# SHORT TASK:
Retype the complete listing exactly as it appears.

# INPUT FOR THIS TASK:
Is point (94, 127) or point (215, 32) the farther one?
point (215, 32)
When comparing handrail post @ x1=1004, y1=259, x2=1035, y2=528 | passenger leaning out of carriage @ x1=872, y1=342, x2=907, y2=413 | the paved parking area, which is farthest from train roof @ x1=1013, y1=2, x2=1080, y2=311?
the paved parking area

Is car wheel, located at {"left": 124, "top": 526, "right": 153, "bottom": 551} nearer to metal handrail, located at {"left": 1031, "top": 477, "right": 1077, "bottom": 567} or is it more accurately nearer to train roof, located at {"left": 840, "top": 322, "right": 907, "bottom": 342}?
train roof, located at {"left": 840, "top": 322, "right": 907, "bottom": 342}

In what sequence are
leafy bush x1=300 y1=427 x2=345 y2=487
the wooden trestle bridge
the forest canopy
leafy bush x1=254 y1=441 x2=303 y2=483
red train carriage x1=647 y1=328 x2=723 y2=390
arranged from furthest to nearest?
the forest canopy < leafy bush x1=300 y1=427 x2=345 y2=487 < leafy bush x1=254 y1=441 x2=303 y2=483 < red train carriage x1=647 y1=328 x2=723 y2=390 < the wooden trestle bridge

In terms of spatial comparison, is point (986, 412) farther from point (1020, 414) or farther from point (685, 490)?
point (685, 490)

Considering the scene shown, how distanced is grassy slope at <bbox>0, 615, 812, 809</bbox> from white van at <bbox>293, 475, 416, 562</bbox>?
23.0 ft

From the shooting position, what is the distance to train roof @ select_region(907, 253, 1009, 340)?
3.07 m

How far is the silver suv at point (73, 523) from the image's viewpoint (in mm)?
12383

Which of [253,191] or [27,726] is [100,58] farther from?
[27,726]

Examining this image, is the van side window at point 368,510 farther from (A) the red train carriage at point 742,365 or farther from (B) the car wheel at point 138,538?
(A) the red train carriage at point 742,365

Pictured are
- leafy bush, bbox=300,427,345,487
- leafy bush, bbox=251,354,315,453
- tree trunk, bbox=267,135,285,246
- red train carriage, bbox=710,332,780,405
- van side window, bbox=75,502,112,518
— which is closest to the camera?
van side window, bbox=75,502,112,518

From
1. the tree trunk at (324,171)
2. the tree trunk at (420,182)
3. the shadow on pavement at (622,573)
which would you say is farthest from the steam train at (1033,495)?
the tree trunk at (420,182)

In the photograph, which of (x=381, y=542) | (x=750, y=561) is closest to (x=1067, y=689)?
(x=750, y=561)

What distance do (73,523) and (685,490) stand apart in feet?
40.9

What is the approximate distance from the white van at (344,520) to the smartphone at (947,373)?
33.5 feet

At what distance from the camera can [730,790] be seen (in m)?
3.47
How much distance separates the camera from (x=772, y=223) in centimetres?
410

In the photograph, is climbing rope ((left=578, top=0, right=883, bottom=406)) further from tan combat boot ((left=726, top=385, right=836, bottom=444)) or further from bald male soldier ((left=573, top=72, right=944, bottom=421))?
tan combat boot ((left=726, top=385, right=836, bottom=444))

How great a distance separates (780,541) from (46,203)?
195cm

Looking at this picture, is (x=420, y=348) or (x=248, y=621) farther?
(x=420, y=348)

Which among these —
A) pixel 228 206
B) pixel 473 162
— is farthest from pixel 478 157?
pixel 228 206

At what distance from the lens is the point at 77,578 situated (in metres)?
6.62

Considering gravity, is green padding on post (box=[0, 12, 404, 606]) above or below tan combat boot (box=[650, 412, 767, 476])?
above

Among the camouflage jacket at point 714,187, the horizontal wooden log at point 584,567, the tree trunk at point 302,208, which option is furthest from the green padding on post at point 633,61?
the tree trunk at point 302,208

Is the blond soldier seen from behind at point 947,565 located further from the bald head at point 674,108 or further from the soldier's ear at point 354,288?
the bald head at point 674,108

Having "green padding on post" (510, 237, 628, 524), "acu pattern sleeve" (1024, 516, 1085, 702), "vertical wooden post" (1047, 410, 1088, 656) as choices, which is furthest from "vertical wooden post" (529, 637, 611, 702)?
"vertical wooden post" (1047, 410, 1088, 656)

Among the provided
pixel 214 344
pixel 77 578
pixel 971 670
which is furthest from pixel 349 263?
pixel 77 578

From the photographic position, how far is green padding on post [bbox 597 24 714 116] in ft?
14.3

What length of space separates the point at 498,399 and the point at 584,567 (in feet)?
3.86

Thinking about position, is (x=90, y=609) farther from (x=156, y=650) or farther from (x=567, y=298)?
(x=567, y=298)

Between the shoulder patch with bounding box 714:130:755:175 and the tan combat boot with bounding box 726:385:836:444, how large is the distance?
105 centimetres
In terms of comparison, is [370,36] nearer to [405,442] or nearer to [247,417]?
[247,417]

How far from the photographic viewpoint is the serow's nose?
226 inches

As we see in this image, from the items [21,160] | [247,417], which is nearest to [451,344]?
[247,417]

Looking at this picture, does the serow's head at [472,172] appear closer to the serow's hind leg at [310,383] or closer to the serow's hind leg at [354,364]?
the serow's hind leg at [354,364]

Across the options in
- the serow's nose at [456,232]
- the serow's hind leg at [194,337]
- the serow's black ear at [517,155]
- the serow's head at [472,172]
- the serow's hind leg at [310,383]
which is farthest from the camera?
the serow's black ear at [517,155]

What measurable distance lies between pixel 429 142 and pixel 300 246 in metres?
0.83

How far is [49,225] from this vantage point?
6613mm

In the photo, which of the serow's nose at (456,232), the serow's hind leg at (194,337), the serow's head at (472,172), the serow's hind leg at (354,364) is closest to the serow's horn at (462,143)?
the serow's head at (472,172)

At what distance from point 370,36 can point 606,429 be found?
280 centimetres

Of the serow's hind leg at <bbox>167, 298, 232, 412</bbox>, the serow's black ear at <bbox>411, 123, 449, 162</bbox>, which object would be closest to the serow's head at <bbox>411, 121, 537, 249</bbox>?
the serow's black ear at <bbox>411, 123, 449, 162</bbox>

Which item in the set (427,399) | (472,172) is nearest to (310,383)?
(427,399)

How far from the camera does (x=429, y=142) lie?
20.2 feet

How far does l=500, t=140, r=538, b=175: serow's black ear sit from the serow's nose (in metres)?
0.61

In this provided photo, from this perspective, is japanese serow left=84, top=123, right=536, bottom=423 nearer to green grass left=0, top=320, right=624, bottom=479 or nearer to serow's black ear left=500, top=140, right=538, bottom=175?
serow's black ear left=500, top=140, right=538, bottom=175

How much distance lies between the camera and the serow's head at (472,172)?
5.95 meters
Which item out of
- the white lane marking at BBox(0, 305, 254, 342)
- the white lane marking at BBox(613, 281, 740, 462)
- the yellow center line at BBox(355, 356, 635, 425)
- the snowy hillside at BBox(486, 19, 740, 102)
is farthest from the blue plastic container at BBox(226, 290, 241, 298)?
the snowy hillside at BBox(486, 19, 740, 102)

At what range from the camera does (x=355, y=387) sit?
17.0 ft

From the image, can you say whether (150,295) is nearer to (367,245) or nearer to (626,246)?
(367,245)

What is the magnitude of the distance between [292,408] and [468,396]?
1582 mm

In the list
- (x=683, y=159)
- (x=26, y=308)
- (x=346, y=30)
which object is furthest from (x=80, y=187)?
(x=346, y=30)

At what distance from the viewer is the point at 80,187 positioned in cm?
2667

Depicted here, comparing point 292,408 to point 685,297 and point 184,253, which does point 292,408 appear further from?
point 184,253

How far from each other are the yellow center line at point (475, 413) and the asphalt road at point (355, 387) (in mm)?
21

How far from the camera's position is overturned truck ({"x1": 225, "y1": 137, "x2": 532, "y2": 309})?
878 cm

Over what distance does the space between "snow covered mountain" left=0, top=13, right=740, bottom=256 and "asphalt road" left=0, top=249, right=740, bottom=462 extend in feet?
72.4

# TASK RESULT:
Is point (94, 127) or point (215, 32) the farther one?
point (215, 32)
When comparing handrail post @ x1=1004, y1=259, x2=1035, y2=528 | passenger leaning out of carriage @ x1=872, y1=342, x2=907, y2=413 | the paved parking area, which is farthest from train roof @ x1=1013, y1=2, x2=1080, y2=311?
the paved parking area

Is car wheel, located at {"left": 124, "top": 526, "right": 153, "bottom": 551} nearer to metal handrail, located at {"left": 1031, "top": 477, "right": 1077, "bottom": 567} or is it more accurately nearer to train roof, located at {"left": 840, "top": 322, "right": 907, "bottom": 342}?
train roof, located at {"left": 840, "top": 322, "right": 907, "bottom": 342}

In what sequence are
leafy bush x1=300 y1=427 x2=345 y2=487
the wooden trestle bridge
the forest canopy
leafy bush x1=254 y1=441 x2=303 y2=483
red train carriage x1=647 y1=328 x2=723 y2=390
arranged from furthest to nearest?
the forest canopy < leafy bush x1=300 y1=427 x2=345 y2=487 < leafy bush x1=254 y1=441 x2=303 y2=483 < red train carriage x1=647 y1=328 x2=723 y2=390 < the wooden trestle bridge

In terms of spatial comparison, is point (986, 412) farther from point (1020, 414) or farther from point (685, 490)?
point (685, 490)

Considering the scene shown, how distanced is grassy slope at <bbox>0, 615, 812, 809</bbox> from white van at <bbox>293, 475, 416, 562</bbox>?
23.0 ft

From the shooting position, what is the distance to train roof @ select_region(907, 253, 1009, 340)?
3.07 m

How far is the silver suv at point (73, 523) from the image's viewpoint (in mm)?
12383

Which of [253,191] or [27,726] is [100,58] farther from?
[27,726]

Examining this image, is the van side window at point 368,510 farther from (A) the red train carriage at point 742,365 or farther from (B) the car wheel at point 138,538?
(A) the red train carriage at point 742,365

Pictured are
- leafy bush, bbox=300,427,345,487
- leafy bush, bbox=251,354,315,453
- tree trunk, bbox=267,135,285,246
- red train carriage, bbox=710,332,780,405
- van side window, bbox=75,502,112,518
— which is closest to the camera?
van side window, bbox=75,502,112,518

From
1. the tree trunk at (324,171)
2. the tree trunk at (420,182)
3. the shadow on pavement at (622,573)
which would you say is farthest from the steam train at (1033,495)?
the tree trunk at (420,182)

In the photograph, which of (x=381, y=542) | (x=750, y=561) is closest to (x=1067, y=689)?
(x=750, y=561)

What distance do (73,523) and (685,490) stand apart in feet?
40.9

What is the approximate distance from the white van at (344,520) to the smartphone at (947,373)?
33.5 feet

At what distance from the camera can [730,790] be seen (in m)?
3.47
How much distance separates the camera from (x=772, y=223) in centimetres?
410

In the photograph, is climbing rope ((left=578, top=0, right=883, bottom=406)) further from tan combat boot ((left=726, top=385, right=836, bottom=444)) or further from bald male soldier ((left=573, top=72, right=944, bottom=421))?
tan combat boot ((left=726, top=385, right=836, bottom=444))

How great a distance separates (780,541) from (46,203)?
195cm

Looking at this picture, is (x=420, y=348) or (x=248, y=621) farther?
(x=420, y=348)

Which among these —
A) pixel 228 206
B) pixel 473 162
— is farthest from pixel 478 157?
pixel 228 206

At what distance from the lens is the point at 77,578 situated (in metres)?
6.62

Considering gravity, is green padding on post (box=[0, 12, 404, 606]) above or below tan combat boot (box=[650, 412, 767, 476])?
above

Among the camouflage jacket at point 714,187, the horizontal wooden log at point 584,567, the tree trunk at point 302,208, which option is furthest from the green padding on post at point 633,61?
the tree trunk at point 302,208

Is the blond soldier seen from behind at point 947,565 located further from the bald head at point 674,108 or further from the soldier's ear at point 354,288?
the bald head at point 674,108

Having "green padding on post" (510, 237, 628, 524), "acu pattern sleeve" (1024, 516, 1085, 702), "vertical wooden post" (1047, 410, 1088, 656) as choices, which is furthest from "vertical wooden post" (529, 637, 611, 702)?
"vertical wooden post" (1047, 410, 1088, 656)

Among the provided
pixel 214 344
pixel 77 578
pixel 971 670
which is furthest from pixel 349 263?
pixel 77 578

From the photographic position, how far is green padding on post [bbox 597 24 714 116] in ft?
14.3

What length of space separates the point at 498,399 and the point at 584,567 (in feet)?
3.86

Thinking about position, is (x=90, y=609) farther from (x=156, y=650) or farther from (x=567, y=298)?
(x=567, y=298)

Between the shoulder patch with bounding box 714:130:755:175 and the tan combat boot with bounding box 726:385:836:444, how large is the distance?
105 centimetres
In terms of comparison, is [370,36] nearer to [405,442] or nearer to [247,417]?
[247,417]

How far from the photographic viewpoint is the serow's nose?
226 inches

As we see in this image, from the items [21,160] | [247,417], which is nearest to [451,344]?
[247,417]

Looking at this picture, does the serow's head at [472,172] appear closer to the serow's hind leg at [310,383] or closer to the serow's hind leg at [354,364]?
the serow's hind leg at [354,364]

Across the options in
- the serow's nose at [456,232]
- the serow's hind leg at [194,337]
- the serow's black ear at [517,155]
- the serow's head at [472,172]
- the serow's hind leg at [310,383]
which is farthest from the camera?
the serow's black ear at [517,155]

What measurable distance lies between pixel 429 142 and pixel 300 246 in metres?
0.83

How far is [49,225] from this vantage point?
6613mm

In the photo, which of the serow's nose at (456,232), the serow's hind leg at (194,337), the serow's head at (472,172), the serow's hind leg at (354,364) is closest to the serow's horn at (462,143)?
the serow's head at (472,172)

At what distance from point 370,36 can point 606,429 be found?
280 centimetres

Of the serow's hind leg at <bbox>167, 298, 232, 412</bbox>, the serow's black ear at <bbox>411, 123, 449, 162</bbox>, which object would be closest to the serow's head at <bbox>411, 121, 537, 249</bbox>?
the serow's black ear at <bbox>411, 123, 449, 162</bbox>

Which item in the set (427,399) | (472,172) is nearest to (310,383)?
(427,399)

How far from the camera does (x=429, y=142) lie?
20.2 feet

How far does l=500, t=140, r=538, b=175: serow's black ear sit from the serow's nose (in metres)?
0.61

In this provided photo, from this perspective, is japanese serow left=84, top=123, right=536, bottom=423 nearer to green grass left=0, top=320, right=624, bottom=479 or nearer to serow's black ear left=500, top=140, right=538, bottom=175?
serow's black ear left=500, top=140, right=538, bottom=175

How much distance lies between the camera and the serow's head at (472,172)?
5.95 meters
Which item out of
- the white lane marking at BBox(0, 305, 254, 342)
- the white lane marking at BBox(613, 281, 740, 462)
- the yellow center line at BBox(355, 356, 635, 425)
- the snowy hillside at BBox(486, 19, 740, 102)
is farthest from the blue plastic container at BBox(226, 290, 241, 298)?
the snowy hillside at BBox(486, 19, 740, 102)

At what range from the camera does (x=355, y=387) sit?
17.0 ft

From the image, can you say whether (150,295) is nearer to (367,245) or nearer to (626,246)?
(367,245)

What is the magnitude of the distance between [292,408] and [468,396]?
1582 mm

In the list
- (x=683, y=159)
- (x=26, y=308)
- (x=346, y=30)
which object is furthest from (x=80, y=187)?
(x=346, y=30)

At what distance from the viewer is the point at 80,187 positioned in cm?
2667

Depicted here, comparing point 292,408 to point 685,297 and point 184,253, which does point 292,408 appear further from?
point 184,253

How far from each other are the yellow center line at point (475, 413) and the asphalt road at point (355, 387) (in mm)?
21

How far from the camera's position is overturned truck ({"x1": 225, "y1": 137, "x2": 532, "y2": 309})?
878 cm

Over what distance does the space between "snow covered mountain" left=0, top=13, right=740, bottom=256 and "asphalt road" left=0, top=249, right=740, bottom=462 extend in feet?
72.4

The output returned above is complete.